Her riddle brought nothing to mind. ‘I don’t get it,’ I said.
‘One of our French professors teaches yoga twice a week after school. She has a tattoo on her right hand. It’s Sanskrit for Om, the syllable that Hindus chant. I should have figured out that that’s what it was, but I must have been too upset. Om looks pretty much like thirty if you only get a quick look. If you have a computer, I’ll show you.’
Back in my office, she dropped down in my desk chair and starting tapping away on the keyboard. I leaned over her shoulder, but
the father–daughter feel of our positions felt too intimate and I took a step back. A moment later, Google Images presented us with six million, two hundred thousand pictures of Om. Joana picked one that was stylishly drawn.
‘Am I a genius, or what?’ she asked me, laughing.
‘You’re an amazing girl!’ I agreed. Giving her shoulder a little squeeze, I stepped around my desk so that I could face her.
‘So what’s this teacher’s name?’ I asked.
Joana lifted up her lip like a donkey. ‘Your sketch doesn’t look much like her,’ she said, ‘and I wouldn’t want to get her into trouble.’
‘She might have been in Sandi’s house when her father was murdered. Which means she might have seen or heard the killer.’
‘It’s just . . . just that I don’t want her to hate me.’
‘If she hates anyone, it’ll be me, not you. I promise.’
‘Her name Maria Dias,’ Joana said and, as I jotted that down, she took out her cell phone and read me her phone number and address.

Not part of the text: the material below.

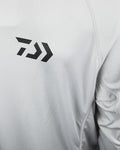 Daiwa DVEC Sun Hoodie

‘How did you get her contacts?’ I asked.
‘Miss Dias invited me, Joana and Sandi over for lunch one Saturday just after the spring break. She especially liked Sandi.’
Chapter 21
Maria Dias lived in the Chiado, across the street from Nood, an Asian noodle restaurant that Jorge adored because the African and Brazilian waiters gave him piggyback rides if he pleaded with them shamelessly enough. The intercom for her apartment house was defaced with jagged red script reading FUCK MOODY’S. It was a reference to the American ratings agency that had downgraded Portugal’s credit rating to the level of ‘junk’ almost exactly a year earlier. I buzzed Dias’s third-floor apartment, fully expecting her to have escaped the dusty, overheated city for the beach, but after a few seconds, she asked who it was, and I explained why I needed to speak with her. She buzzed me in right away.